At the start of 2018, forecasters focussed on the theme of synchronized global growth as signs of accelerating economic momentum abounded.
But that momentum did not prove self-reinforcing, as was hoped.
Instead, the stimulative impact from the much ballyhooed U.S. federal government tax cuts was short lived. Chinese economic growth slowed sharply as soon as new debt issuance was curtailed. While the eurozone has showed signs of life, it remains under constant threat, with Brexit and a potential Italian banking crisis now on the front burners. Oil prices have collapsed, and trade wars have cast a pall over everything.
Not surprisingly, forecasters ushered in 2019 with much more bearish projections, and many now predict that the second longest economic expansion in U.S. history will end in the near future. Main Street appears to concur with Wall Street’s less sanguine view – Google searches for the term “recession” are more than three times higher today than they were a year ago.

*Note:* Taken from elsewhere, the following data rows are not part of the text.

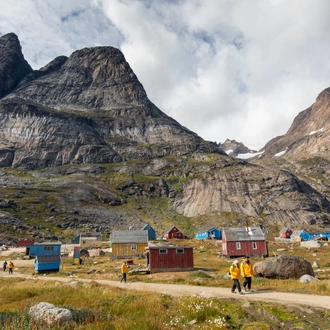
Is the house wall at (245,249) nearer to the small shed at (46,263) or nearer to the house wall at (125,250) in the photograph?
the house wall at (125,250)

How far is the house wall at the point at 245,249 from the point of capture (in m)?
55.6

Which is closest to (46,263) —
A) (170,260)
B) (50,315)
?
(170,260)

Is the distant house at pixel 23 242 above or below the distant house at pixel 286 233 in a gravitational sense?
below

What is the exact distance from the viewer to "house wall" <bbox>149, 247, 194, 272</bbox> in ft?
131

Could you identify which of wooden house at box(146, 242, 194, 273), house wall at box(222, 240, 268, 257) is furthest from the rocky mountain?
wooden house at box(146, 242, 194, 273)

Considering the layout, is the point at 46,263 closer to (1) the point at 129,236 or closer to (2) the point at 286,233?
(1) the point at 129,236

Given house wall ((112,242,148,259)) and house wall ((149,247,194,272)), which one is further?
house wall ((112,242,148,259))

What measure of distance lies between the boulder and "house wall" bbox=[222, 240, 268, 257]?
47.5 meters

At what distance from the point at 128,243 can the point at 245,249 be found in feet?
79.1

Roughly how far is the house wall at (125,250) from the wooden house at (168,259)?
22077 millimetres

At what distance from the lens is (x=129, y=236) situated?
211ft

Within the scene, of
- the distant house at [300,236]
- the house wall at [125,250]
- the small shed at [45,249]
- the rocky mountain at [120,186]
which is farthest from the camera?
the rocky mountain at [120,186]

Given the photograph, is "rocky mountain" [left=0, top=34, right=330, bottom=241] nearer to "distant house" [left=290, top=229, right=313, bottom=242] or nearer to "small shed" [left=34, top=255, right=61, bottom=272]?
"distant house" [left=290, top=229, right=313, bottom=242]

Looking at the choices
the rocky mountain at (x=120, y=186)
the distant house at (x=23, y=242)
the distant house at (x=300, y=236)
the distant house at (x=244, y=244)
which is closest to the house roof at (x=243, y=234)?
the distant house at (x=244, y=244)
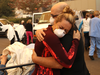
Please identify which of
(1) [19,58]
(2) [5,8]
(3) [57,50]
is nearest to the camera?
(3) [57,50]

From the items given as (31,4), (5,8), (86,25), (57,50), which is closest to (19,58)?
(57,50)

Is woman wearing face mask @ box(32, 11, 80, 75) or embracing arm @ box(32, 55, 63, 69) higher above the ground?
woman wearing face mask @ box(32, 11, 80, 75)

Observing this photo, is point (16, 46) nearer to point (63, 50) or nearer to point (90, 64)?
point (63, 50)

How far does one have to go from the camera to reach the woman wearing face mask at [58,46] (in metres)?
1.45

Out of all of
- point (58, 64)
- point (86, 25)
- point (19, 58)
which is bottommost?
point (86, 25)

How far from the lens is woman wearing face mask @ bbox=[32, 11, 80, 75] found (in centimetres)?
145

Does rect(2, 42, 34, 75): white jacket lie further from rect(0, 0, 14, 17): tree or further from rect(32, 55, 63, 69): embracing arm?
rect(0, 0, 14, 17): tree

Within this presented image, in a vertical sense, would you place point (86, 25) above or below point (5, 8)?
below

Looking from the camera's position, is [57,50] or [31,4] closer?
[57,50]

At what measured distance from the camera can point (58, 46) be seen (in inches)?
57.0

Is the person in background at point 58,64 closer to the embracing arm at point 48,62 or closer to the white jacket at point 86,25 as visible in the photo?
the embracing arm at point 48,62

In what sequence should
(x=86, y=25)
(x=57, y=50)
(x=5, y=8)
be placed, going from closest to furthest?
(x=57, y=50) → (x=86, y=25) → (x=5, y=8)

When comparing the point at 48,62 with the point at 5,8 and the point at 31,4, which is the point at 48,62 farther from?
the point at 5,8

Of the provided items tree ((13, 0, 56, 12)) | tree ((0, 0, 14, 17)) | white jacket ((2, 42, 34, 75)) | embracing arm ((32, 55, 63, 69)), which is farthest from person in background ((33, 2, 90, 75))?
tree ((0, 0, 14, 17))
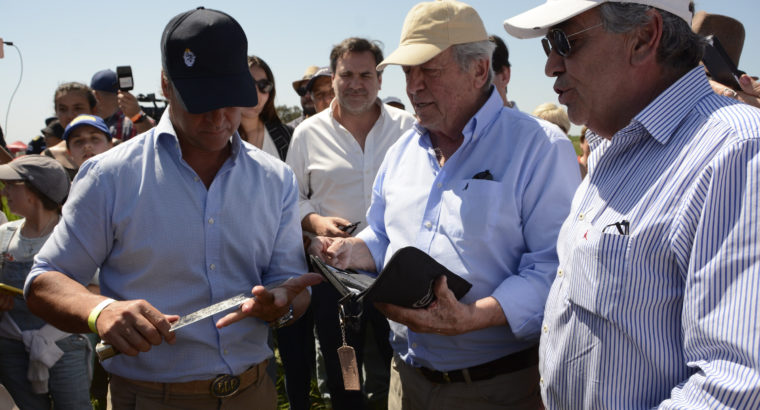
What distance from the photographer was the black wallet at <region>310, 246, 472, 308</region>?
1.94 metres

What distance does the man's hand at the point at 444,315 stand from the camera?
2107 millimetres

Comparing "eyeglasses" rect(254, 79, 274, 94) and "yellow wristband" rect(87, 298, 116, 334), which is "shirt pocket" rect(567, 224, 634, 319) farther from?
"eyeglasses" rect(254, 79, 274, 94)

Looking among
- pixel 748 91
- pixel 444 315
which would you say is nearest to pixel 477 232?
pixel 444 315

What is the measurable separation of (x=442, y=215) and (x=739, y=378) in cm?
138

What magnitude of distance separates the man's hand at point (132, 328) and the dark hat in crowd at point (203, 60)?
745 millimetres

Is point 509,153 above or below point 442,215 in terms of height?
above

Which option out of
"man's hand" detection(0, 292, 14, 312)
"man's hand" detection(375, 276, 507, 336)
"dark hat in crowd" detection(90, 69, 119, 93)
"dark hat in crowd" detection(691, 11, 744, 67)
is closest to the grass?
"man's hand" detection(0, 292, 14, 312)

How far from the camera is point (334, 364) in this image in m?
4.32

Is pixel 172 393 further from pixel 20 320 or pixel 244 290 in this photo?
pixel 20 320


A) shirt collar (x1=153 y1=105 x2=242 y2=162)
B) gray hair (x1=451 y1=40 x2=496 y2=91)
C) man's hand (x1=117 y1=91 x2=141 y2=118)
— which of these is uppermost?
gray hair (x1=451 y1=40 x2=496 y2=91)

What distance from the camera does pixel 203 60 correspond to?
2125 mm

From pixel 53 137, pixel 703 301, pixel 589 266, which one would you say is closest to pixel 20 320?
pixel 589 266

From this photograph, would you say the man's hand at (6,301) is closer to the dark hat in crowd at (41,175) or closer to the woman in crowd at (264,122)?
the dark hat in crowd at (41,175)

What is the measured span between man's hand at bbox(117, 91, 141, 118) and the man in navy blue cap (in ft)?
12.3
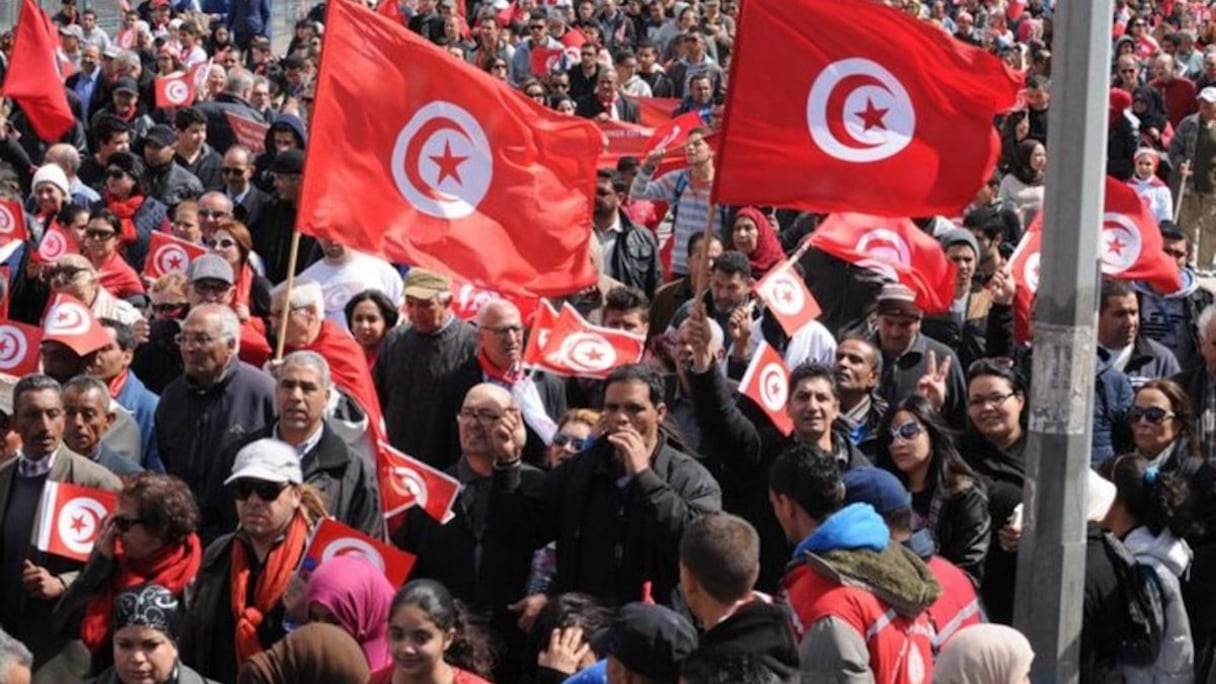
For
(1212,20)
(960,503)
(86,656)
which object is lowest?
(86,656)

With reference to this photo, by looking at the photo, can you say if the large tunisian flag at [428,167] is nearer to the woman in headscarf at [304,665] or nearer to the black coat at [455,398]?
the black coat at [455,398]

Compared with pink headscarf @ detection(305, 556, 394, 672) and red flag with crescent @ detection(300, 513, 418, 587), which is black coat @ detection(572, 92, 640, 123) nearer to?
red flag with crescent @ detection(300, 513, 418, 587)

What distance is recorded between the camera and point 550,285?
9602 millimetres

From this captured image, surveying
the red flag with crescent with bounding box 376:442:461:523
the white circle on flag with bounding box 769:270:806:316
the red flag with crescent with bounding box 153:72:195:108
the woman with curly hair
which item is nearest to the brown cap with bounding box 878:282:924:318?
the white circle on flag with bounding box 769:270:806:316

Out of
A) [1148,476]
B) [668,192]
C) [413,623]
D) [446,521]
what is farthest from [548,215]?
[668,192]

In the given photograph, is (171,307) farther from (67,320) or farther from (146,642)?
(146,642)

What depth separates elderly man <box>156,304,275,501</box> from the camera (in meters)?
9.12

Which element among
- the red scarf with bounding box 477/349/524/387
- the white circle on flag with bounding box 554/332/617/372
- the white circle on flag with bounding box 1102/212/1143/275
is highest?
the white circle on flag with bounding box 1102/212/1143/275

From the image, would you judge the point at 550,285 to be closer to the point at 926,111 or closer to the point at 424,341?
the point at 424,341

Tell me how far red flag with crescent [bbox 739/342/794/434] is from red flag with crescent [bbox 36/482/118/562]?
Answer: 2539 mm

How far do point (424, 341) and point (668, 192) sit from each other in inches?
193

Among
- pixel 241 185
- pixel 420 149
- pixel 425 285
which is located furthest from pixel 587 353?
pixel 241 185

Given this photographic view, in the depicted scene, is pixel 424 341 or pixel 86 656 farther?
pixel 424 341

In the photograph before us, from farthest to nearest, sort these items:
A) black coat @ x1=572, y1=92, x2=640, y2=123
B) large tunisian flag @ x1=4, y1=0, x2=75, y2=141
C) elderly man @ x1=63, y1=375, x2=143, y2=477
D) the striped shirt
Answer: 1. black coat @ x1=572, y1=92, x2=640, y2=123
2. large tunisian flag @ x1=4, y1=0, x2=75, y2=141
3. the striped shirt
4. elderly man @ x1=63, y1=375, x2=143, y2=477
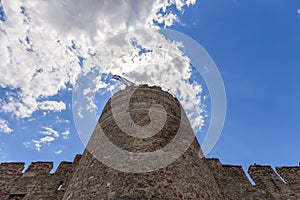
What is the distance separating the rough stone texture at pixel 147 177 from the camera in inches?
261

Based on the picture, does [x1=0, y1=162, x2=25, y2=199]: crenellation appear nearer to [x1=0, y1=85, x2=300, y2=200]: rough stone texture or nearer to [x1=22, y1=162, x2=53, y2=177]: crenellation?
[x1=0, y1=85, x2=300, y2=200]: rough stone texture

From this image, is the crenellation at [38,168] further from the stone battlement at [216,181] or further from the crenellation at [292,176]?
the crenellation at [292,176]

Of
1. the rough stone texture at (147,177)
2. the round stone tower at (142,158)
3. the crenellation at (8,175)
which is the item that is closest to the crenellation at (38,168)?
the rough stone texture at (147,177)

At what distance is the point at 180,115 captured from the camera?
10766 mm

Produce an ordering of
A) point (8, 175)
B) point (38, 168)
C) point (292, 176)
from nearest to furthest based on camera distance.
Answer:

This has all happened quickly.
In October, bond-market investors were assigning 80% odds that the Bank of Canada (BoC) would raise its policy rate by 0.25% at its meeting on January 9 (this Wednesday). Today those odds have dropped to 0%. Over the same period, the futures market has gone from betting on three rate hikes by the U.S. Federal Reserve in 2019 to now pricing in no increases this year and rate cuts in 2020.
The prospect of a downturn is spooking financial markets because if countries do fall into recession (which is roughly defined as a period of negative economic growth lasting for at least six months), it will be harder to reverse than in previous cycles.
That’s because the recession-fighting tools that central banks typically rely on are now less potent. For example, the policy rates in most of the world’s developed economies still hover perilously close to 0%, and that leaves their central bankers less room to cut rates if they need to stimulate growth.
Also, most of the world’s largest central-bank balance sheets are still bloated with assets purchased under the massive quantitative easing (QE) programs that were initiated during the financial crisis. Those central banks are now trying to either stop expanding their QE programs, or in the case of the U.S., to unwind them.
Many of the experts I read believe that ending these programs and returning central-bank balance sheets back to normal will prove impossible, and they liken the exercise to trying to put toothpaste back in its tube. It will be a messy business for sure and one with no precedent for policy makers to rely on. (Side note: The BoC did not engage in any QE, but our economy will still be impacted as other central banks try to stop and/or unwind their programs.)
Even if the central banks that engaged in QE do manage to wean their economies off these stimuli, they will still have much less room for additional QE-type measures the next time recession hits. And at the same time, the huge scale of previous QE initiatives has desensitized financial markets to their stimulus effects, which means that on a relative basis, even more massive and radical unconventional monetary policies will be required to produce an equivalent impact the next time around.
Central bankers aren’t the only policy makers with more limited firepower today. Most governments in the world’s largest economies are now running significant budget deficits, and that will also limit their options for fiscal-policy responses when the next economic slowdown hits.
Bluntly put, the global economy papered over its last debt crisis with more debt. (The chart below provides a breakdown of debt accumulated by corporations, governments and households since 2008.) That helped prevent a more severe financial crisis ten years ago, but it has since fuelled asset bubbles, diminished future policy flexibility, increased instability risks, and stifled economic momentum. Today we are reaping what grew from the seeds that were planted then.The question for readers of this blog is what this all means for our mortgage rates in the year ahead.
Do you want the good news or the bad news first?
I consider myself an optimist at heart so let’s start with the good news: I don’t think that our five-year fixed and variable mortgage rates will be materially higher at the end of this year than they are now. In fact, my best guess is that both will actually be lower in twelve months.
Unfortunately, that view is underpinned by the belief that global GDP growth will slow, and more specifically, that both the U.S. and Canadian economic momentum will stall out in the year ahead. Simply put, rates have historically always fallen during a recession, so if we get hit with one this year, our mortgage rates are almost certainly headed down, not up.
To be clear, I’m not hoping for this outcome.
Whereas rising interest rates are most often a sign that a country’s economic prospects are improving, falling interest rates typically correspond with slowing momentum and provide only a thin silver lining in what are otherwise dark economic clouds.
On a related noted, if I’m wrong, I hope it is because our economic momentum proved more resilient and not because U.S. President Trump’s trade wars fuelled a spike in inflation that the BoC has already said it won’t ignore, even if growth slows.
The Bottom Line: Economic momentum is now slowing both at home and abroad. That has financial markets especially concerned because, as outlined above, policy makers will have fewer and less effective options available to fight the next downturn (which increases the odds that it will last longer than normal). While slowing growth won’t be good news for Canadians on an overall basis, it should mean that both our five-year fixed and variable mortgage rates will be lower in twelve months’ time.